This brief story gives a tantalizing glimpse into a small study of 122 people with major depression, but it leaves us wanting a bit more.
The randomized controlled study divided patients into groups with some receiving light therapy alone, some receiving light and antidepressant, and others received sham therapies imitating light and placebo medication. The most improvement was seen in the groups receiving light alone or light-plus-antidepressant. Paraphrasing the researchers, the story concludes that “enough clinical evidence now supports mental health professionals recommending light therapy as a treatment for depression.” But the story never really backs up that statement. It doesn’t make the case for why this one rather small study puts the evidence squarely beyond doubt. Nor does it delve very deeply into the study’s limitations.
We would have welcomed more metrics and a clearer explanation for how this one study could change practice going forward.
Major depression is the second-ranked cause of disability in the world, and estimates say it strikes 1 in 20 people in the United States. If light therapy, which is relatively low-cost, could improve the treatment of major depression it would help millions. It might also be an economic boon by helping relieve the lost wages and crippling disability of those who remain diminished for years.
The story squeaks by on this with mention that light therapy is “cheap” and easy to use. We would have preferred some numbers giving prices for the light sources that patients typically use at home and some estimate for a therapeutic course of psychotherapy (which is often provided in combination with light therapy).
The only attempt to describe benefits is vague.
Here it is, with italics by editors:
“Although the light therapy helped many patients, it provided the most benefit to those who were also taking the antidepressant. About 60 percent of those using light therapy with the antidepressant reported feeling almost back to normal, Lam said.”

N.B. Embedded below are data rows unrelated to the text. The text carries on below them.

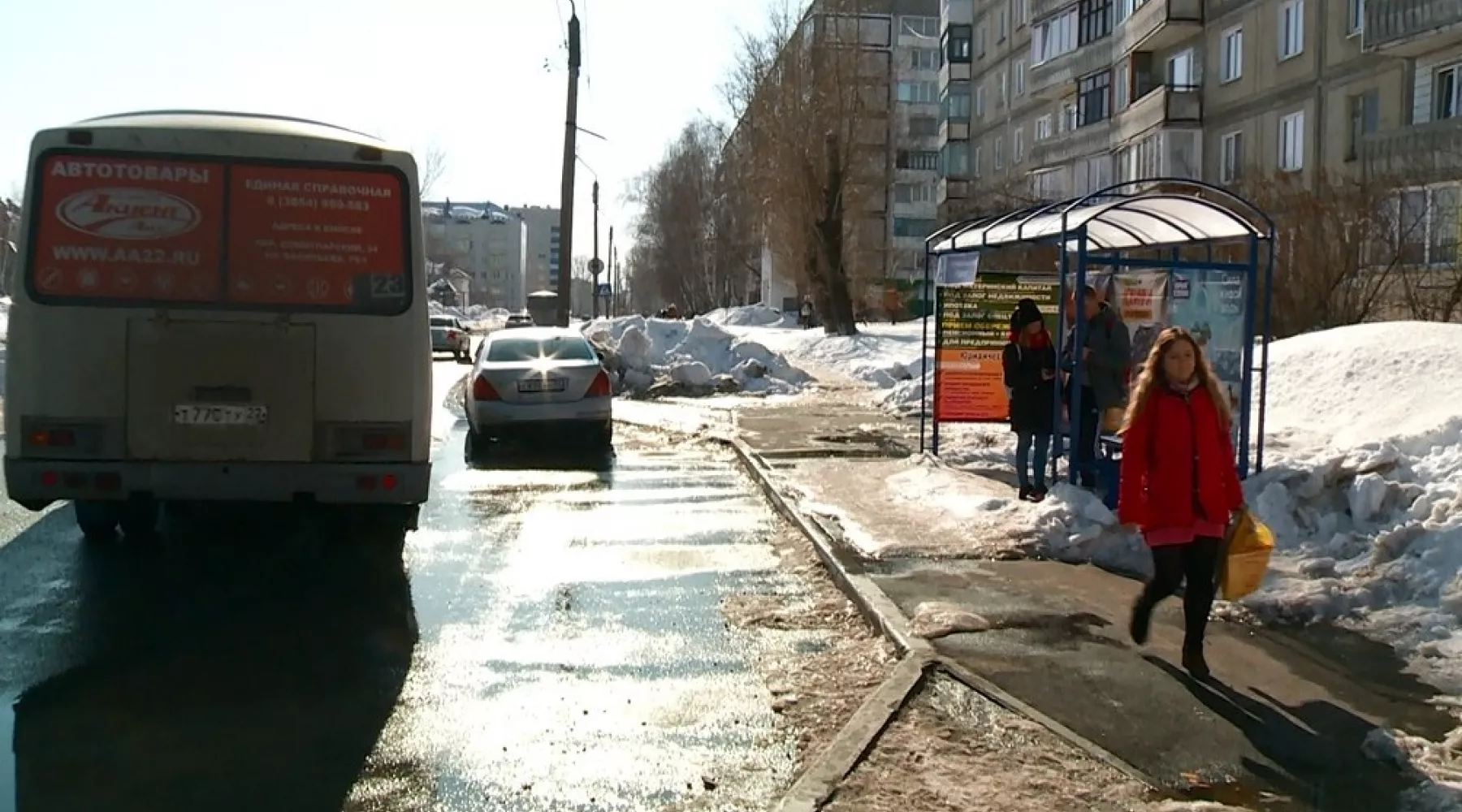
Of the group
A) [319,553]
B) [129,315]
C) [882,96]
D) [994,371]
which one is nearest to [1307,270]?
[994,371]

Quantifying means we’d like to know some metric or measure that researchers used to compare the different groups of patients. In the original journal article, the authors said they used MADRS (Montgomery-Asberg Depression Rating Scale) changes from baseline to 8 weeks into the different therapies. It would be useful to know where they started on that scale and where they ended up — and whether that difference was meaningful.

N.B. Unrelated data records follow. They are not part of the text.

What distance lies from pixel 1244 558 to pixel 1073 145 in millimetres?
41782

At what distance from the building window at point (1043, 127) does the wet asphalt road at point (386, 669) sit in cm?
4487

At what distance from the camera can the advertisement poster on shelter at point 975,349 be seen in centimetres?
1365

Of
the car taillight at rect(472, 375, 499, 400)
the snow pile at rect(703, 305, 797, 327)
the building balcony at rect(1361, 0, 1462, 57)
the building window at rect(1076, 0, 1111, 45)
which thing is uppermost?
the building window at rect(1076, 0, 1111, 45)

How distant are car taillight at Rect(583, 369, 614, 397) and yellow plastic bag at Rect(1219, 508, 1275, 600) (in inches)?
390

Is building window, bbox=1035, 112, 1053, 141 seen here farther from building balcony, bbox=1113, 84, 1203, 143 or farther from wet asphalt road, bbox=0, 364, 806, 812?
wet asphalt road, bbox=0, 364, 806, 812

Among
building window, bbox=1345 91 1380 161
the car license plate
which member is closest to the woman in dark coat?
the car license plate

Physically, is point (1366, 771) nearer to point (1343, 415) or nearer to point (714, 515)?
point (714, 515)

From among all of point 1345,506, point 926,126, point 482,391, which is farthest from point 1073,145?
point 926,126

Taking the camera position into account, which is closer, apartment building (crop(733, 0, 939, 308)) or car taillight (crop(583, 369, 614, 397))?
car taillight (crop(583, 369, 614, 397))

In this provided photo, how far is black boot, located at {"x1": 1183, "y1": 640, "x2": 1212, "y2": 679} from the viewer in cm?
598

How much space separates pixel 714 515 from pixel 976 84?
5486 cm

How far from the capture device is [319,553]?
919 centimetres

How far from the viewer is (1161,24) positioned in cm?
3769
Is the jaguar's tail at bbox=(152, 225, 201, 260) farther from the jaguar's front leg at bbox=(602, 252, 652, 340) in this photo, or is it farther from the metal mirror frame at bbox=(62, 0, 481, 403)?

The short story does not mention potential harms of light therapy.
, and it doesn’t say there are few or none known. Either way, we would have liked the story to address the notion of harm I [Editor’s note: As pointed out by a commenter, the story does note that light therapy “comes with few side effects compared to medication such as antidepressants.” That’s more than we gave the story credit for initially, but we decided to keep the Not Satisfactory rating because the story does not say what any of those side effects are or how frequently they occur.]
Interestingly, if you look at the table on adverse effects in the original study, it shows that close to 1/4 of those on light therapy experienced diarrhea. We can’t exactly explain that strange finding but it was worth mentioning.
The story establishes this was double-blind randomized controlled study with a high quality of evidence. But it doesn’t comment on the fact that there were only 122 participants and that this was not a large sample. The small size of the study is puzzling since the study used three centers over five-plus years. It also was conducted in Canada, which has shorter days in the winter and long ones in the summer compared with the U.S. The relation of the treatments to these cycles was not discussed. In short, there were a number of questions about this study that could have received more thorough attention, but the story didn’t address any limitations and was unwaveringly positive in its description. Especially for a U.S. audience, it would be important to see this study replicated at U.S. latitudes and in a larger study sample to say that light therapy is unquestionably effective for non-seasonal depression.
There was no disease mongering.
The story included a quote from an independent source other than study authors, so we’ll award a Satisfactory. However, it would not have taken much to find someone who would have raised some questions about the study and offered a note of caution or two.
Even in a short word count, this story did convey that there are alternatives, including antidepressants and psychotherapy.
Since these lights probably aren’t very difficult to find, we’ll rate the story Not Applicable here. The story doesn’t specifically address availability and it could have noted what kind of light is needed and whether these lights are widely available. But we won’t ding the story for not mentioning this.
The story does not say this was the first randomized trial about non-seasonal depression and refers to previous research. It does imply that this study reinforces a change in practice to include light therapy as another alternative. We wish the story had explained perhaps why this study could lead to a conclusive change in practice.
Because an independent source is quoted, we can be reasonably certain that this story went beyond any news release.